Throughout the spring and summer you’re likely to find searun cuthroat hanging out around estuaries near the mouths of rivers and streams in the saltwater. In the fall, searun cutthroat move up out of the estuaries and into the rivers and streams proper at which time fly fishing for them can be extremely productive.
This can be an exciting time to fish for them as they can be targeted around the various structures that will consistently hold searun cutthroat. Some of the best fly fishing techniques for catching searun cutthroat in rivers are to cast tight to shore or the structure and retrieve your fly with a few quick erratic strips before swinging the fly down with the current.

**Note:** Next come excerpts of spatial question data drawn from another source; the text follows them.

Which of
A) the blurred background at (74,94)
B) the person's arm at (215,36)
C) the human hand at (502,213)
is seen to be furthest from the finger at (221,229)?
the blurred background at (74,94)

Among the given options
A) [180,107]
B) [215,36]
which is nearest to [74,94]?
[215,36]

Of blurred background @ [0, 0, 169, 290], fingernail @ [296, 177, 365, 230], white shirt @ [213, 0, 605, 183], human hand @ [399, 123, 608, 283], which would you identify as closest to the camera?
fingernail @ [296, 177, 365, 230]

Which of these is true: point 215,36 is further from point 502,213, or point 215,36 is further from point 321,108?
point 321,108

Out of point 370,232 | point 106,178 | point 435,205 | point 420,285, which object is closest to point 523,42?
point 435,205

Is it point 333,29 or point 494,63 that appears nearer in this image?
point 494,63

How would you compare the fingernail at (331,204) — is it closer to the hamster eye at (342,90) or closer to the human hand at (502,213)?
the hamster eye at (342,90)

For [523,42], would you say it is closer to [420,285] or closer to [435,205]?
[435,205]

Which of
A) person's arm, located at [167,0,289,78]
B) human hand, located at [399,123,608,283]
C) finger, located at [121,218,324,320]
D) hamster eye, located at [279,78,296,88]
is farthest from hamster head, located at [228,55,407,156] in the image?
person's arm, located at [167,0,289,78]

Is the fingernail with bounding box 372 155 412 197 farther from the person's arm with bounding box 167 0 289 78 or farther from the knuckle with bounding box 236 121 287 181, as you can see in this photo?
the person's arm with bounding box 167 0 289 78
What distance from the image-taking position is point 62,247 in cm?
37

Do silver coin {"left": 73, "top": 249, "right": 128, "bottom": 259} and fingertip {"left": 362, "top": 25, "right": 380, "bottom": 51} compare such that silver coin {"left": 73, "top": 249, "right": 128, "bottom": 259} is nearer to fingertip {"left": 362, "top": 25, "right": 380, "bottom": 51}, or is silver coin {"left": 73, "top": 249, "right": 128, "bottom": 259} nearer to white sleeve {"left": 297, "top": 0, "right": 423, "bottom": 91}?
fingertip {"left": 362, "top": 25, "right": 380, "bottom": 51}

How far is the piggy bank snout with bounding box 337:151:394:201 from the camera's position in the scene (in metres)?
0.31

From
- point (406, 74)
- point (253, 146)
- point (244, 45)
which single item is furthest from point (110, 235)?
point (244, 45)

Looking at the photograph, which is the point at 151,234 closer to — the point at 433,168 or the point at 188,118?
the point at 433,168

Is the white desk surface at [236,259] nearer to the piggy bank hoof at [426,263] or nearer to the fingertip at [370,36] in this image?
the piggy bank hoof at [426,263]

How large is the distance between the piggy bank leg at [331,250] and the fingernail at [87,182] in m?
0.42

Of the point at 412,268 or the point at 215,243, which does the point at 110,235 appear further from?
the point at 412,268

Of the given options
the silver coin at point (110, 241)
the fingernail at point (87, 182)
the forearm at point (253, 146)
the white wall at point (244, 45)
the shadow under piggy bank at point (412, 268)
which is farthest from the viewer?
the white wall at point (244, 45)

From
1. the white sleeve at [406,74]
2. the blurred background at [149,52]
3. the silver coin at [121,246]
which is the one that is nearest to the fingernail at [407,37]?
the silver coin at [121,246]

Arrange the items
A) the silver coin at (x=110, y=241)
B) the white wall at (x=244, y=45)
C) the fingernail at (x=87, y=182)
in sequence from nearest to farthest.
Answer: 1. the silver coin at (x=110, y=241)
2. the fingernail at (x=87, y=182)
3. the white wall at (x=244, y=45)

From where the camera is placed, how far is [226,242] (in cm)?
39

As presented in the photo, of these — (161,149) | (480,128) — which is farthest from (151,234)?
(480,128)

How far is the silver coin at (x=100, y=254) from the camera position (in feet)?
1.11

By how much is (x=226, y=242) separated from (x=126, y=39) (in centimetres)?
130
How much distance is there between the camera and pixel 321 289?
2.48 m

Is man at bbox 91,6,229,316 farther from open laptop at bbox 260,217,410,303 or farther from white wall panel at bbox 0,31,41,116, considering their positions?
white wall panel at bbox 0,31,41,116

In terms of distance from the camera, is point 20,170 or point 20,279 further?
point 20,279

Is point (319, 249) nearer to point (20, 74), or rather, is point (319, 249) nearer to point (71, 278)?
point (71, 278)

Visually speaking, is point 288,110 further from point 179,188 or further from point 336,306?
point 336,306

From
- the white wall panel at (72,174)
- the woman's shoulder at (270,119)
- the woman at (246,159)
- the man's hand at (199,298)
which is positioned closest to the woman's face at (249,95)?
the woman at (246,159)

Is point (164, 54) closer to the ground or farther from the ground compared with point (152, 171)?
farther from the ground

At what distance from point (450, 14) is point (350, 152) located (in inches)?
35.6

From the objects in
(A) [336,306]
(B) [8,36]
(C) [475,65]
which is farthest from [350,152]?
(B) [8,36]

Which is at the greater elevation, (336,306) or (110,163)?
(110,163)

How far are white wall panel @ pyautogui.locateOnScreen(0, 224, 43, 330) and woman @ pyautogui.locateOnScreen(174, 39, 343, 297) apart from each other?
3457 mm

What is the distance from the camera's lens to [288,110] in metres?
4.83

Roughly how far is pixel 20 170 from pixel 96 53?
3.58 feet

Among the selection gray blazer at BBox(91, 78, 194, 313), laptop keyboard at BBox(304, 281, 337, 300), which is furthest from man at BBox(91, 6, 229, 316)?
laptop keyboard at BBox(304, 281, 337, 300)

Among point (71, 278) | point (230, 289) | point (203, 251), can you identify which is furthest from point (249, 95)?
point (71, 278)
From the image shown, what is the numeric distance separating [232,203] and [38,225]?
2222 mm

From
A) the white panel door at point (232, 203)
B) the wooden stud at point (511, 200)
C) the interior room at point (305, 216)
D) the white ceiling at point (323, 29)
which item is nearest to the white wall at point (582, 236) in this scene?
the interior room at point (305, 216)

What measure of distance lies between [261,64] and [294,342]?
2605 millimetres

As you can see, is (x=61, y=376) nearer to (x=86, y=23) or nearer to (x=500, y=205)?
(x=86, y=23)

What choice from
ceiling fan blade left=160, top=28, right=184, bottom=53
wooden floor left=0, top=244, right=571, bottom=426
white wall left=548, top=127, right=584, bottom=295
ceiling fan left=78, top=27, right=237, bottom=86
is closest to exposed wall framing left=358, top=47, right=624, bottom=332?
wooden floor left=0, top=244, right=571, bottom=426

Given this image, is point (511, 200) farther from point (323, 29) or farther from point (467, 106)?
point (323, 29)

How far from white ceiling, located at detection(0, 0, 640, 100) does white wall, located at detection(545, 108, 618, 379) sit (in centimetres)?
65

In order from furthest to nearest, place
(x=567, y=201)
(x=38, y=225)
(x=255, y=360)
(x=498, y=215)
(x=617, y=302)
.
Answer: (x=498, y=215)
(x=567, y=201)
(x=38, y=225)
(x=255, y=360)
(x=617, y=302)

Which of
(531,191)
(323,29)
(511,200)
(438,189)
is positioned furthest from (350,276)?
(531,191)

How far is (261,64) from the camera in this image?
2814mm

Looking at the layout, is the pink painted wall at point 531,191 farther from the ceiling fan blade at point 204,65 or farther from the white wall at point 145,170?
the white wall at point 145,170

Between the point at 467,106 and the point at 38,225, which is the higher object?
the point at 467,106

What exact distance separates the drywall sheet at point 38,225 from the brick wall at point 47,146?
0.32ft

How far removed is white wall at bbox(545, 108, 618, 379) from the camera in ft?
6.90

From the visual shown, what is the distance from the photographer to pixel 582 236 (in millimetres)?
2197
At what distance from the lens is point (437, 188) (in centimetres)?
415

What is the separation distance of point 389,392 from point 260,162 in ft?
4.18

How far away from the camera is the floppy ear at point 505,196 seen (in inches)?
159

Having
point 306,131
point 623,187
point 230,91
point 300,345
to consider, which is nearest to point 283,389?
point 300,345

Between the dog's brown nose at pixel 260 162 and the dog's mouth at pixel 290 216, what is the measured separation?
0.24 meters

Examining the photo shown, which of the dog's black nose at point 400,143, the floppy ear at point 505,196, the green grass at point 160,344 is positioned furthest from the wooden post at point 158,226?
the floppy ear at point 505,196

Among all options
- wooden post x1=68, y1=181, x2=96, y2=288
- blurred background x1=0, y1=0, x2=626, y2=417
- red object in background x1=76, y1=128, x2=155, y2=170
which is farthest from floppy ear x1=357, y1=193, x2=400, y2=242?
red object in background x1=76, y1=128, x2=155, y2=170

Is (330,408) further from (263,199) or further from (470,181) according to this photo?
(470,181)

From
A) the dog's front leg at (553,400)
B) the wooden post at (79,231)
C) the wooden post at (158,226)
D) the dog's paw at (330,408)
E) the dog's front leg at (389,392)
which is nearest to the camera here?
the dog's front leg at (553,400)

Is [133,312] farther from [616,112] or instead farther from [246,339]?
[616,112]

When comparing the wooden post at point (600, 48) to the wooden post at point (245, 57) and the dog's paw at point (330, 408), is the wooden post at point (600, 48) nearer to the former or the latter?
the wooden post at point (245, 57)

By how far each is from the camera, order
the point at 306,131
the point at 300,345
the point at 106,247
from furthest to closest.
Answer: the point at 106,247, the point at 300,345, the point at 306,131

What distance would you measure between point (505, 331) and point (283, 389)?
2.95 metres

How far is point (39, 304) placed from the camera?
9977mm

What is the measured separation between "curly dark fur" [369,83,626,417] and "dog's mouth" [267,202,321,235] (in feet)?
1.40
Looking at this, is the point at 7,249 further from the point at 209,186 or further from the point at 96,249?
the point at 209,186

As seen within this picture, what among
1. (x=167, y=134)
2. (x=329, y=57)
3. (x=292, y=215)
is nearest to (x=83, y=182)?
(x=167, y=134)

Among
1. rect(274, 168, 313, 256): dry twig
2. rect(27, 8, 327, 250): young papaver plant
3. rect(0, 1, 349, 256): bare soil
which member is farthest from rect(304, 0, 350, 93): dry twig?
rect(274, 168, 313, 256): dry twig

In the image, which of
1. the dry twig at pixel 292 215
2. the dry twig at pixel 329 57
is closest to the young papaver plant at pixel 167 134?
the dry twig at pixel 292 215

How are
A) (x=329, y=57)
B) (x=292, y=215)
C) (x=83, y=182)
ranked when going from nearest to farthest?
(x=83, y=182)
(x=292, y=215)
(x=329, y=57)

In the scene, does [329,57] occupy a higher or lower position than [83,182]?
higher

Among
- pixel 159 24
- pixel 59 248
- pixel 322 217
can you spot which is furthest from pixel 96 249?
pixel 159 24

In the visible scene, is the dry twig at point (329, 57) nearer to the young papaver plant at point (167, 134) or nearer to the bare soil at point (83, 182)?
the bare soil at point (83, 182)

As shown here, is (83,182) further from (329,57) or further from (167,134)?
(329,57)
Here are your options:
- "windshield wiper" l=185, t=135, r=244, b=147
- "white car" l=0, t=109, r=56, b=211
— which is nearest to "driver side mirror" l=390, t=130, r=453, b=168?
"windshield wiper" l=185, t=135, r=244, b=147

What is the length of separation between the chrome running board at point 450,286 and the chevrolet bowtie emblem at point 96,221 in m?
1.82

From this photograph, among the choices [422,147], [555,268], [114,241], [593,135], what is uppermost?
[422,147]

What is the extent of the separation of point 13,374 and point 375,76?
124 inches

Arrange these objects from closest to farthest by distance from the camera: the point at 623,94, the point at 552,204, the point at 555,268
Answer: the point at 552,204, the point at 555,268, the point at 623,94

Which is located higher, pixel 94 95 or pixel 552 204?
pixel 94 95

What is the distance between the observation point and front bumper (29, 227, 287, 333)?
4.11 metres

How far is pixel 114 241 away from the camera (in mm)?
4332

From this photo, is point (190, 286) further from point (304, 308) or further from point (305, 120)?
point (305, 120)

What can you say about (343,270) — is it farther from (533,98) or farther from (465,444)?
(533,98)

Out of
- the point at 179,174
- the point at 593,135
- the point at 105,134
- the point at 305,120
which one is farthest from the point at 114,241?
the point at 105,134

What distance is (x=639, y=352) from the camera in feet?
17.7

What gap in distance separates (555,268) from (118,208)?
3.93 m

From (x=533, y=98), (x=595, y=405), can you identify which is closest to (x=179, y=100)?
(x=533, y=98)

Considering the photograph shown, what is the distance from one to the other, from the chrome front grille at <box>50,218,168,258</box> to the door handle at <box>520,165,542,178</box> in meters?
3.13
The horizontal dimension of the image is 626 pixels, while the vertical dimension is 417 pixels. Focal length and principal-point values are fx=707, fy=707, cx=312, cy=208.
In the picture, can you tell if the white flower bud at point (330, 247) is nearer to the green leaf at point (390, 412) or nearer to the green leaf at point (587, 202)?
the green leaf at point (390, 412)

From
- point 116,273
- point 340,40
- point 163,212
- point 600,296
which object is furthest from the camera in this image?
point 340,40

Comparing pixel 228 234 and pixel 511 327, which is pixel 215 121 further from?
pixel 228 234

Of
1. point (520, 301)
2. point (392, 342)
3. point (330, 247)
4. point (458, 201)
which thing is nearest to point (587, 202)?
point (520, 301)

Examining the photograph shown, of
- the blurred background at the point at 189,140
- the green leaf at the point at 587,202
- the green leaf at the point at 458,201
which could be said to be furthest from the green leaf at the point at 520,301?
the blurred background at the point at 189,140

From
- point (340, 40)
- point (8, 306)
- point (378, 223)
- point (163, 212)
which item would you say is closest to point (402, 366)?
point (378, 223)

John Shewey points out, in is great book, Northwest Fly Fishing Trout and Beyond: Trout and Beyond, that searun cutthroat trout are more likely to be found in habitat similar to that of smallmouth bass, than other trout.
Fish in Non-traditional Trout Fishing Spots
You can fish riffles and slots where trout would normally be found, and have no success in finding searun cutthroat. Bluebacks prefer slow water, log jams, steep rocky drop offs, and cut banks. In other words, places to hide under cover.
Cast near one of these types of lies and you’re likely to be rewarded with a sleep silvery fish darting out and slamming your fly.
Learn to spot the likely holding water for searun cutthroat and your fishing productivity will skyrocket.
Once you’ve found a spot that holds searuns, remember it, because unless the river changes course or eliminates the hold, fish will be there every year.